A long silence followed. One in which Silendiel gradually lost the ability to face the sentinel, though she remained in place. For lack of anywhere else to settle, she instead stared at Neryn’s midsection, still covered in the purple and silver and blue and black of armor and cloth. Looked ahead, but saw less and less. Whatever had happened, she could not reason about its nature, and so she shut down. In a situation of her own making, which she did not want to break. But did not know how to proceed from, either. She merely stood, holding one hand in the other, staring into the distance, only blocked by the sentinel’s firm presence, her threatening, but somehow also comforting physique. It would be frightfully easy for the night elf to tear apart the sin’dorei within whose mansion she stood, unshackled, unbound, and it was that thought, at last, that made Silendiel think that perhaps the priestess earned her keep merely by keeping creatures such as the Lieutenant under control.

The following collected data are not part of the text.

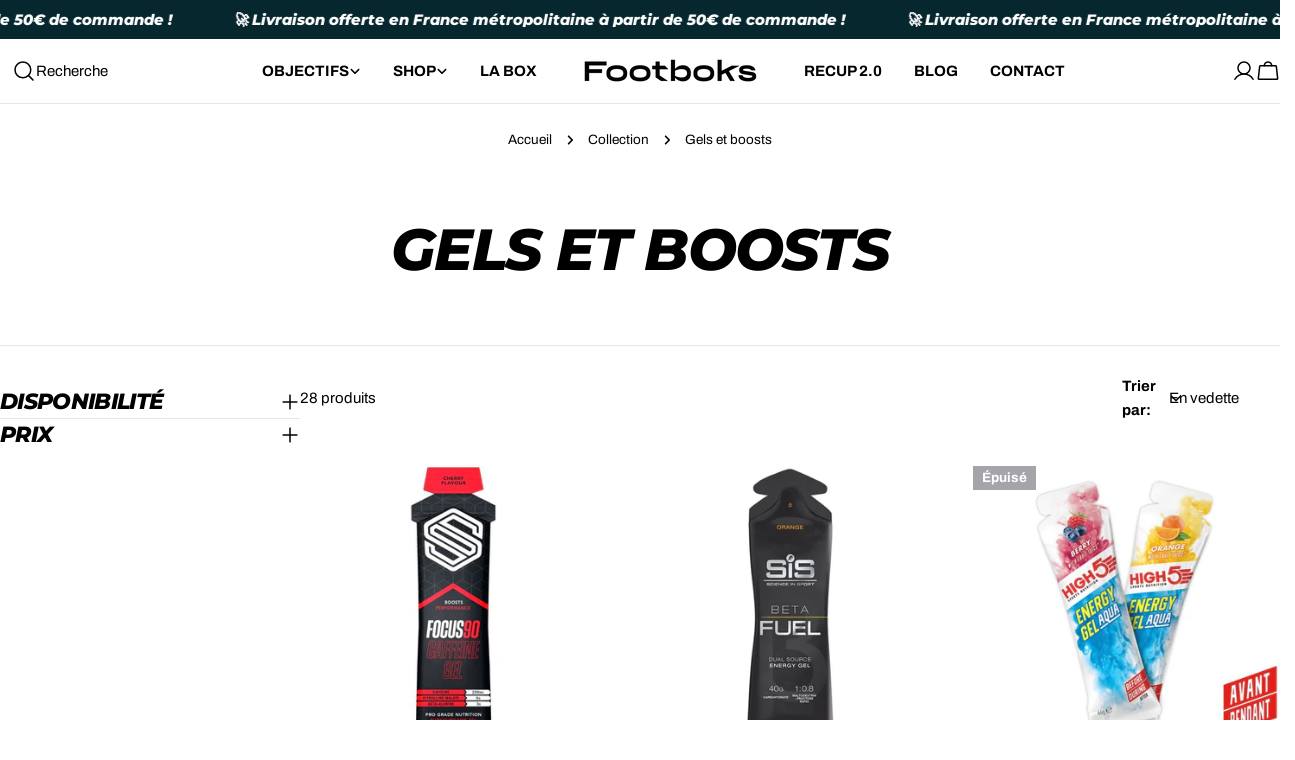

--- FILE ---
content_type: text/javascript
request_url: https://footboks.com/cdn/shop/t/19/assets/mobile-sticky-bar.js?v=7303052032413197921760709859
body_size: -325
content:
customElements.get("mobile-sticky-bar")||customElements.define("mobile-sticky-bar",class extends HTMLElement{constructor(){super()}connectedCallback(){document.body.classList.add("mobile-sticky-bar-enabled"),this.lastScrollTop=0,this.scrollHandler=FoxTheme.utils.debounce(this.onScrollHandler.bind(this),10),this.init()}disconnectedCallback(){window.removeEventListener("scroll",this.scrollHandler)}init(){this.calculateHeight(),window.addEventListener("scroll",this.scrollHandler,!1)}calculateHeight(){requestAnimationFrame(()=>{document.documentElement.style.setProperty("--mobile-sticky-bar-height",`${this.offsetHeight}px`)})}onScrollHandler(){const offsetTop=document.getElementById("mobileNavStatic").offsetTop,scrollTop=window.scrollY,pointTouch=offsetTop-scrollTop-window.innerHeight;requestAnimationFrame(()=>{scrollTop>this.lastScrollTop?this.scrollDirection="down":this.scrollDirection="up",this.lastScrollTop=scrollTop,this.scrollDirection=="up"&&pointTouch>0?(this.classList.remove("up"),this.classList.add("down"),document.body.classList.remove("mobile-sticky-bar-up"),document.body.classList.add("mobile-sticky-bar-down")):(this.classList.add("up"),this.classList.remove("down"),document.body.classList.remove("mobile-sticky-bar-down"),document.body.classList.add("mobile-sticky-bar-up"))})}});
//# sourceMappingURL=/cdn/shop/t/19/assets/mobile-sticky-bar.js.map?v=7303052032413197921760709859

“Do you still want me to stay?”

“Yes,” Silendiel said. The reply was instant, she did not have to think, only to let her emotions control her lips. Without understanding why, even when her faculties eventually produced an answer, it was the same. She wanted the sentinel to stay. Why? It made no sense.

“Do you want me to do more than stay?”

She took a breath, and then nodded. Spoke at near a whisper. “Yes.” Uncertain about what was meant, even if the implications were clear enough. For a moment, then, she cast off the strange weight of inaction settled upon her to look up again. Blinked, until her eyes felt less like she stared into the middle distance, out of her mind on something quite powerful, and fastened Neryn with a look. Repeating, then, with more strength.

“Yes. For a while. I will have quarters set aside for you.”

“I prefer the outside. A tent will have been left for me in your front garden,” Neryn said.

“If that is your preference,” Silendiel said. Lowering her brow just slightly at the odd desire before continuing. “I shall have my staff clear an area for you. Lieutenant.”

“Neryniael. Or just Neryn.”

“In private, perhaps, Just Neryn,” Silendiel said. “You may address me as Lady Flameborn, or just my lady.”

Neryn did not reply, not with words, offering only a nod and a slight raising of the shoulders, a gesture Silendiel could not quite determine the nature of. Dismissive? Merely an acknowledging movement? What were kaldorei customs, as far as body language, really? She realized, then, that she had not the faintest clue. Had the Lieutenant been signaling something to her this entire time? Had she been signaling something? She blinked, breathed out audibly, and then looked towards the door.

“You may fetch your things and set them in the garden. It may be a few days before I have time for us to speak properly. Clarify what your position here will be.”

“Of course,” Neryn said.

The kaldorei raised her head, removed her attention from Silendiel, and looked out one of the grand windows at the disciplined, straight rows of bushes, the cut grass, the golden sculptures, in the garden. A strange place, no doubt, for someone used to enchanted forests. Nevertheless, she acknowledged Silendiel with a nod, turned, and walked out of the sanctuary with purpose. To the door, to her things, and then to the garden.